Although recounted in miracle-like terms by Edward Kimball’s sources, who writes that after Kimball finalized Hinckley’s calling, “Spencer (according to Arthur Haycock, his secretary) ‘seemed to revert at once to his former condition and general ill health,’” and ‘the fog descended again.’” Also, according to Kimball’s book, Haycock wrote to Hinckley, “In my forty-six years of close association with the last six presidents of the Church, I can say unequivocably that, to me personally, this is the greatest testimony of direct revelation I have ever witnessed. …”
In retrospect, whether or not one believes that God reveals his will to LDS prophets, or any other person, what Kimball did almost 33 years ago was the Mormon equivalent of what Pope Benedict XVI did on Feb. 11, craft a plan that removed an aging leader from power. Benedict was more frank. In the LDS Church, a prophet simply can’t resign. Tradition can’t conceive of such an act. It was a wise act by Kimball, a very practical man who despite holding strong to much of the old-fashioned conservatism that gripped the LDS hierarchy in the mid 20th century, was a progressive enough leader to oversee the church’s correction of its disastrous bigotry against black members of the faith.
Soon after Hinckley was installed into the church leadership, Kimball and his wife, Camilla, moved away from their home and into a top floor of the Hotel Utah. Despite the prophet’s wish that he would die, he would live five more years. In April 1982, he last spoke in LDS conference. (watch) As Edward Kimball writes, “As the winter of their lives closed in, neither Spencer nor Camilla left the apartment often, Spencer walked about the apartment and in the hotel hallways but remained weak. His vision remained cloudy and his hearing poor. Sometimes he could speak fluently, but other times when he tried to say one word, another word that made no sense would come out — a side effect of the brain surgery. The frustration was so cruel that he often simply lapsed into silence.”
┄┄┄┄┄┄┄┄┄┄┄┄┄┄┄┄┄┄┄┄
> TASKS TO COMPLETE
1. Answer these questions from the passage about Spencer Kimball.
(a) For how many years did Haycock say he had been closely associated with Church presidents?
(b) Where did Kimball and his wife, Camilla, move soon after Hinckley was installed into the church leadership?
(c) In what month and year did Kimball last speak in LDS conference?
2. Reproduce word for word the part of the passage about Spencer Kimball between "In retrospect, whether" and "of the faith.", inclusive.
3. Continue the passage about Spencer Kimball, starting after its final sentence.

> RECORDS PROVIDED
┄┄┄┄┄┄┄┄┄┄┄┄┄┄┄┄┄┄┄┄
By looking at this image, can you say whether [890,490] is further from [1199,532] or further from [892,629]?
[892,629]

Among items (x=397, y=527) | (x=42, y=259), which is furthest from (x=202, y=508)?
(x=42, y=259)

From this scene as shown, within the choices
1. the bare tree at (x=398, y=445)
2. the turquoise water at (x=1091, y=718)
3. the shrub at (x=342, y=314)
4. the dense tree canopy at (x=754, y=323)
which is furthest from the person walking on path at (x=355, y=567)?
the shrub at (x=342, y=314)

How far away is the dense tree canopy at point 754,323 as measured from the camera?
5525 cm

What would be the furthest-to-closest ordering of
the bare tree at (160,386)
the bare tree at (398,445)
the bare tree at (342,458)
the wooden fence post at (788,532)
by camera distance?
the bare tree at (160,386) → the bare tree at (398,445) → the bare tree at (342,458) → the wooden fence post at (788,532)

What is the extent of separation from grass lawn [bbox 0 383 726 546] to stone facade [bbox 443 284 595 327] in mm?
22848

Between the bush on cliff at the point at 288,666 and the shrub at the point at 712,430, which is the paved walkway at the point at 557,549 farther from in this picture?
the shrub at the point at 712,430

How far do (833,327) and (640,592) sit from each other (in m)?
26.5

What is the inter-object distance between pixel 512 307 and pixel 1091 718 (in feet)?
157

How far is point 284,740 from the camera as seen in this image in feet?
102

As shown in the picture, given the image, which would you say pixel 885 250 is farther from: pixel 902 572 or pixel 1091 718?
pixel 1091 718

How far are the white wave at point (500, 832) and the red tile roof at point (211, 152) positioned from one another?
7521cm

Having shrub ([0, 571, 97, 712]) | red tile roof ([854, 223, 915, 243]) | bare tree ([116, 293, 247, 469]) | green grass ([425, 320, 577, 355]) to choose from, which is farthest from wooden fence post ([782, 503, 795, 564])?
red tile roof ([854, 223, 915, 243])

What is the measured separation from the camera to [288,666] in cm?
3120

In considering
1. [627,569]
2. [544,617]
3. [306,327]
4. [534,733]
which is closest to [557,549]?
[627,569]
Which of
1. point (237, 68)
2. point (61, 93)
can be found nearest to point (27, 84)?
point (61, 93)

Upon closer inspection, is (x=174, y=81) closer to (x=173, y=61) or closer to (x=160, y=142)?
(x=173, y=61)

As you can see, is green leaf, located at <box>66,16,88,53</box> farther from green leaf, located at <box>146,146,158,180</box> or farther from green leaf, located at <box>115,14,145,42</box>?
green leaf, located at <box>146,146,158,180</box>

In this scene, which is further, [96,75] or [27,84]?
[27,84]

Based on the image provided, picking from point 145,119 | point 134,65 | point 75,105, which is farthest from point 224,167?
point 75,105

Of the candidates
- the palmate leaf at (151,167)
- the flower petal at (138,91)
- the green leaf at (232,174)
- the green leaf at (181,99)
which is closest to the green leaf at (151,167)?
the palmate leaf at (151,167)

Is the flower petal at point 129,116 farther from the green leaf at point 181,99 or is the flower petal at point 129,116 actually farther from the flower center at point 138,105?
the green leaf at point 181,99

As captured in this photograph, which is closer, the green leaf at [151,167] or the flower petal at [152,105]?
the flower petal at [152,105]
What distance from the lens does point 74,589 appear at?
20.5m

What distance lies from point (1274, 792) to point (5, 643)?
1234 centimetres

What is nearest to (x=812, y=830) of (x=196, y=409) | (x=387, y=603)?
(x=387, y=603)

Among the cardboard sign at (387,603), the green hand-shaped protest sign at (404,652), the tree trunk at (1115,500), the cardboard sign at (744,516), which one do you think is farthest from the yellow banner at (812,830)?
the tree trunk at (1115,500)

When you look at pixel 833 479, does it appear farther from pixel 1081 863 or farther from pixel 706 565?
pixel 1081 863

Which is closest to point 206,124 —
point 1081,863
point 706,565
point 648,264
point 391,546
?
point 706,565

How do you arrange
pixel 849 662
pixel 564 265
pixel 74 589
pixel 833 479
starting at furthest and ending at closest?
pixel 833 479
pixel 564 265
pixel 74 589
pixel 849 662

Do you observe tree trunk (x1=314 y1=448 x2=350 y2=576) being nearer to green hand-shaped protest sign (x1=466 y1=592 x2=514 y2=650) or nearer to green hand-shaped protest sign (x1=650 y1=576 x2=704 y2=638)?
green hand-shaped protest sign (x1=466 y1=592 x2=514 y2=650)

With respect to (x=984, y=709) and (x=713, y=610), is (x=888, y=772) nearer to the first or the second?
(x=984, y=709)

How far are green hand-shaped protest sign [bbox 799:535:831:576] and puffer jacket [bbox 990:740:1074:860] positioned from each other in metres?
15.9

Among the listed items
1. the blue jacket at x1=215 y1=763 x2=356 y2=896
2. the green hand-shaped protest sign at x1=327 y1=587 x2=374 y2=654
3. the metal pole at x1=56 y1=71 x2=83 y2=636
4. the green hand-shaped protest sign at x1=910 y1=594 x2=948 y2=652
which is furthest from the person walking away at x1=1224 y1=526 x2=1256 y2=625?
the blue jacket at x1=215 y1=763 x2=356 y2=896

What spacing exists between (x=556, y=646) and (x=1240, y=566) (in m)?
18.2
┄┄┄┄┄┄┄┄┄┄┄┄┄┄┄┄┄┄┄┄
> TASK-BY-TASK ANSWERS
1.
(a) Forty-six years.
(b) To a top floor of the Hotel Utah.
(c) April 1982.

2.
In retrospect, whether or not one believes that God reveals his will to LDS prophets, or any other person, what Kimball did almost 33 years ago was the Mormon equivalent of what Pope Benedict XVI did on Feb. 11, craft a plan that removed an aging leader from power. Benedict was more frank. In the LDS Church, a prophet simply can’t resign. Tradition can’t conceive of such an act. It was a wise act by Kimball, a very practical man who despite holding strong to much of the old-fashioned conservatism that gripped the LDS hierarchy in the mid 20th century, was a progressive enough leader to oversee the church’s correction of its disastrous bigotry against black members of the faith.

3.
Kimball was stubborn about making every effort to attend weekly temple meetings with church leaders and General Conference. As late as 1985, the year he died, he was seen on the stand of General Conference. As early as 1982, Edward Kimball writes that the church PR department had prepared obituary information for media once the prophet died. Kimball’s last years might be an excellent primer on how we die of old age and the pains that precede death. As Edward Kimball writes, “Spencer’s sight was further deteriorating. He now could see only outlines and thought of himself as blind. … His hearing, too, was failing fast. He could not rest, seldom sleeping soundly for more than an hour, even at night. He felt like a prisoner in a comfortable cell. …”
Kimball attended several sessions of the October 1985 conference but contracted pneumonia just before November. By Nov. 4, it was determined he was bleeding internally. By previous agreement, treatment was only that he be made comfortable. He was finally being “released.” With his body shutting down, he refused nourishment or water, biting on a straw. According to Edward Kimball, on his deathbed, his father saw a woman no one else could see. “My life is at an end now. She’s so happy, oh so very happy,” Kimball said, telling a nurse, Barbara Herrin, that the woman he “saw” was his mother, who had died when Spencer was 11.
A day later, at 10:08 p.m., Nov. 5, a Tuesday, Spencer W. Kimball died, more than four years after he had effectively, and wisely, resigned his responsibilities as LDS leader by frankly delegating them to a much younger church leader.